Continuing to leverage my time at home during the coronavirus pandemic, I am studying for the second level of the Cicerone Certification Program for beer professionals. To stay honest in my studies, I am publishing reviews of DMV beers brewed in the classic styles and comparing them to the official style guidelines. While I recently took my online exam, I am continuing to do so to a) keep myself informed and b) I am really enjoying writing for you all.

You don’t find a ton of Altbiers around DC (or even the US) so finding an example of the Dusseldorf-originating hybrid beer is exciting. Altbier literally means “Old Beer,” and is a hybrid because it is lagered like an, uh, lager, but fermented the old way, using top-fermenting ale yeast. Also, this gave me an excuse to drink more Wheatland Spring. To the guidelines: 

Altbier Guidelines from the Beer Judge Certification Program (BJCP): 

A well-balanced, well-attenuated, bitter yet malty, clean, and smooth, amber- to copper-colored German beer. 

Appearance is light amber to deep copper color, stopping short of brown.


Aroma is clean yet robust and complex aroma of grainy-rich malt and spicy hops with restrained fruity esters.

Flavor is assertive hop bitterness well balanced by crisp malt character… medium-high to high attenuation, but considerable rich, complex, and somewhat grainy malt flavors can remain. A long-lasting, bittersweet or nutty finish reflects both the hop bitterness and malt complexity.

Mouthfeel is medium-bodied. Smooth. Medium to medium-high carbonation.
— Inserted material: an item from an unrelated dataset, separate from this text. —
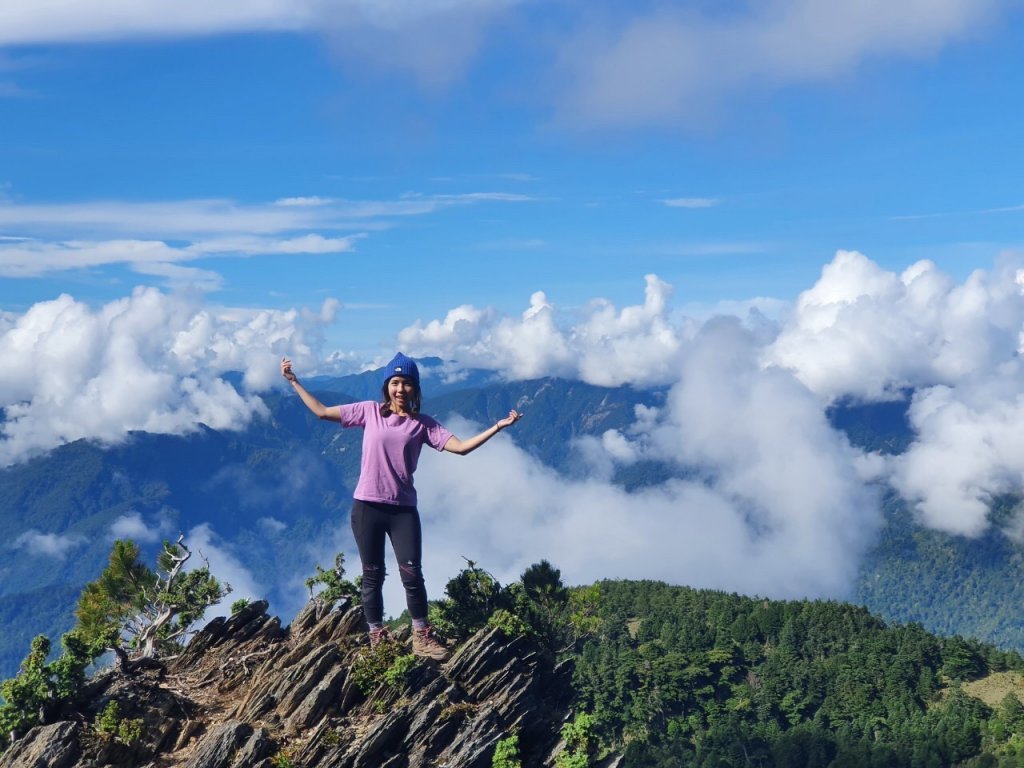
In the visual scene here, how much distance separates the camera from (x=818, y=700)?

Vital Statistics: IBUs 25-50, SRM 11-17, ABV 4.3-5.5%

Wheatland Springs Bauernhof Altbier

Wheatland Spring’s Bauernhof Altbier pours a copper brown with reddish tints around the edges, on the higher end of the SRM scale for an Alt. While the darkness can give an appearance of haze, the beer is quite clear even when held up in soft   porch lamp light. Toast dominates the nose, with hints of nuttiness, even reminiscent of lighter coffee roasts. The taste is toast, grandma’s toffees, pine cones, and a twist of orange peel “essence” that my bartender swears is essential to a cocktail’s balance. There is almost a rauchbier-like meatiness to this beer that is really intriguing. Darker flavors than an amber, but lighter than even a light brown ale, Bauernhof is deceptively easy drinking, with moderate carbonation and solid but unobtrusive bitterness.  

Bauernhof is less bitter than Zum Uerige’s Altbier, long considered to be the standard bearer of the style. It has been a year or so since I have had Uerige, but honestly, I like Wheatland’s take better. Less bracing bitterness makes for an easier drinker, and the resulting malt focus shines a light on the quality grain the farm utilizes. In yet another shocking surprise, Wheatland has produced yet another incredibly balanced banger. Much appreciation to my boss who brought my no-car-city-living ass a 4-pack. If anyone wants to drive out and bring me however much Corn Crib will fit in their car, HIT ME UP. 

Bauernhof Altbier, in many ways, is a perfect fall beer. Toasty, amber and ester-y ale flavors mingle with crisp lager drinkability, a true representation of the seasonal bridge weather. There is a bit of sweet weight in the body here, but this is no flabby fireside sipper. This beer is crinkly red leaves falling to the ground while you excitedly unpack your winter wardrobe; this is definitely the year you become a Cardigan Guy. It’s hard not to feel bittersweet drinking this (and I’m not talking about residual sugars, amirite!): summer is ending, but there is a sense of renewal to go along with Bauernhof’s crisp, dry finish. You should fucking vote, but don’t make that all that you do.

Pairs well with bratwurst, snappy weather, salty popcorn, reheating Bub and Pops in your oven, idealizing leaving the city life and buying a house in the country.